The data presented here demonstrate how VASO contrast is influenced by non-nulled intravascular blood water contributions due to the inflow of fresh (equilibrium and/or fully-relaxed) blood. Simulations predict two counteracting effects. First, contributions from fresh equilibrium blood will cause VASO ΔS/S to become positive, with this effect being largest at short TR. Second, fresh fully-relaxed blood will cause VASO ΔS/S to become more negative, but only at short TR where the null times for steady-state and fully-relaxed blood vary. The experimental short-TR ΔS/S trends as a function of inversion volume thickness therefore provide important clues regarding the relative extent of these two different blood magnetizations in the total VASO signal. Specifically, in region I, for δin=5 mm, mean VASO ΔS/S values are 2.6±2% and 2.1±2% at TR=2s and TR=5s, respectively. These consistent positive values indicate that equilibrium blood is dominating for this thinnest inversion volume. As can be seen in Fig. 3b and Table 1, positive and negative ΔS/S varies with voxel location, indicating that the amount of fully-relaxed and equilibrium blood varies spatially. In region II, VASO ΔS/S becomes more negative indicating that the CBV contribution to the VASO effect dominates. However, a large difference between short and long TR can be seen, indicating that fully-relaxed blood contributions are dominating for short TR. When small coils are used, it is possible that VASO ΔS/S will be more negative at short TR due to this limitation. In region III (δin>150 mm), ΔS/S approximately plateaus (P>0.05) owing to the fraction of fully-relaxed blood decreasing and the fraction of effectively nulled, steady-state blood increasing. Therefore, these data suggest that a volume of 150–300 mm below the imaging slice should be sufficient for steady-state conditions of blood nulling to hold.

In order to control for partial volume effects between scans, common voxels were analyzed for each inversion volume VASO scan (see Methods) and mean signal change within these voxels was recorded. In theory, such an approach could give an inaccurate view of the signal changes if equal number of positive and negative signal changes are occurring within the voxels, yielding an overall small net signal change. However, we observed largely positive signal changes at thin inversion volumes and largely negative signal changes at thick inversion volumes, as can be seen in Fig. 3b and Table 1. The only inversion volume where approximately equal amounts of positively activated and negatively activated voxels were found was for δin=50 mm, where significant amounts of both equilibrium and fully-relaxed blood were presumed to be present. This counteracting effect was most pronounced at short TR (Table 1) since fully-relaxed blood water contributions are more significant at short TR.
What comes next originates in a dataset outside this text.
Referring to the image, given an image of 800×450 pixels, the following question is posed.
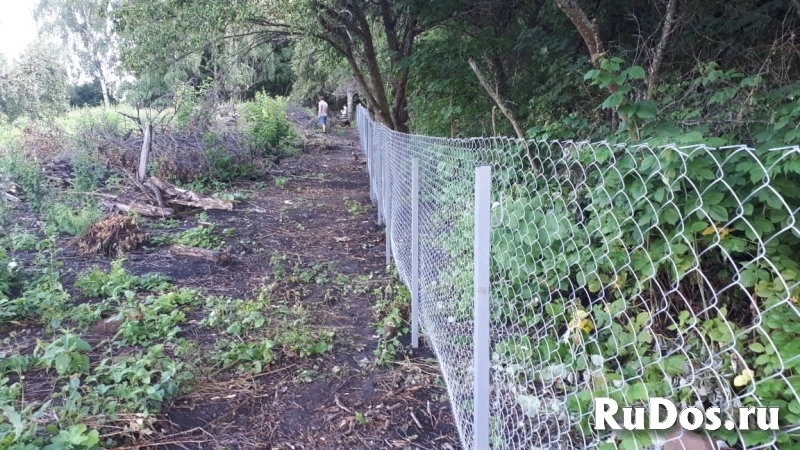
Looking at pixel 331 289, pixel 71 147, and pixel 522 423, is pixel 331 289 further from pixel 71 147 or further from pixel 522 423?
pixel 71 147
As was shown in Fig. 2, it is possible for blood magnetization to occupy a transit-state, in which magnetization is not fully-relaxed, in equilibrium, or in steady-state. Furthermore, it was shown that this transit-state is more significant at short TR than at long TR. In the present experiments, data acquired during the first 30s were not analyzed, thereby allowing for blood magnetization to reach a potential steady-state. Such a waiting time is very important in VASO experiments and VASO data acquired using only one or two measurements, especially at short TR, should be interpreted with caution. It is of interest to note that, even when deleting data acquired during the first period, transit effects could occur when the steady-state changes during brain activation. These effects are presumably small because CBV changes are expected to occur locally. However, changes in blood velocity may slightly affect the presumed steady-state. Importantly, when blood water cannot reach a steady-state due to thin inversion volumes, the transit-state may persist for a much longer period, and will depend complexly on slice position, inversion volume, blood velocity and anatomical variation. As is shown in Fig. 2, one way to minimize such transit-state effects is by imaging at long TR. Similarly, fully-relaxed blood contributions can be minimized by imaging at long TR, as was demonstrated in Fig. 3c. Therefore, to desensitize VASO contrast to transit-state and fresh blood uncertainties, long TR (e.g. TR=5s) acquisitions are recommended.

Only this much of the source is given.